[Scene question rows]
((

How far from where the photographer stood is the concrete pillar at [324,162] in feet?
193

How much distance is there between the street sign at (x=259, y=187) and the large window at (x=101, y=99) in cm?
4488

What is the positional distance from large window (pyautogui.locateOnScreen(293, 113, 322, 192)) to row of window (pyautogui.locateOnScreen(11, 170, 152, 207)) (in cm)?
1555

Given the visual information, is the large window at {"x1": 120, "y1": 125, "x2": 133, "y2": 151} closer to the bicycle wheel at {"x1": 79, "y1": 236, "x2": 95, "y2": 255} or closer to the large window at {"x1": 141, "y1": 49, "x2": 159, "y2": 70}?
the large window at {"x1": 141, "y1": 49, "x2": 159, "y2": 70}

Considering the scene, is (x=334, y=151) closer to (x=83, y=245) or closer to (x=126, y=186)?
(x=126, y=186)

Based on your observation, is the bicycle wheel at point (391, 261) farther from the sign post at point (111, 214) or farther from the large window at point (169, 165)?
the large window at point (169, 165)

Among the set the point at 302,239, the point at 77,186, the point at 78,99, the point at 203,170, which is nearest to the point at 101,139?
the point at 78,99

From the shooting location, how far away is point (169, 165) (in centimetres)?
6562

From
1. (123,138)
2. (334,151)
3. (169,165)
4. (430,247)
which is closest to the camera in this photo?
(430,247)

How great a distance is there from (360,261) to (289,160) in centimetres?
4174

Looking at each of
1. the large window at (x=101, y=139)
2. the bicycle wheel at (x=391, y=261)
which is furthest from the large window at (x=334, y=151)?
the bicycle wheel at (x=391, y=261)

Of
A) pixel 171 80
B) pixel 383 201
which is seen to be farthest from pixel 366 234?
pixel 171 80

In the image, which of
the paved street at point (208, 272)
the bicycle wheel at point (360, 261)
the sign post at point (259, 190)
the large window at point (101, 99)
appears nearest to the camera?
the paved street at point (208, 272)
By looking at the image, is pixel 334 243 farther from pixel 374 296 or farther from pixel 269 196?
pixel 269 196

))
((

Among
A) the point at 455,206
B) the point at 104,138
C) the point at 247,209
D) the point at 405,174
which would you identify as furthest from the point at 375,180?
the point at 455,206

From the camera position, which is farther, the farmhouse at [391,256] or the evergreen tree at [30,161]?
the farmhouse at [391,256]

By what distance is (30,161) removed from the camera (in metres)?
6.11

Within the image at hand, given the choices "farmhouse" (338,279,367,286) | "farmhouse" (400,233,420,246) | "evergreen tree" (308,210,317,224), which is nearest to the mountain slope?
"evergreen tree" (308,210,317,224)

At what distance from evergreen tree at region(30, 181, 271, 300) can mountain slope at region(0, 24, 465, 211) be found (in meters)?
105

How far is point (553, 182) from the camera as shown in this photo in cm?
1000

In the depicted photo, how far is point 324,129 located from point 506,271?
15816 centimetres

))

#### What you will do
State how many lines in the rows contain the string "evergreen", matching case exactly. Give only the number.

#### Output below
4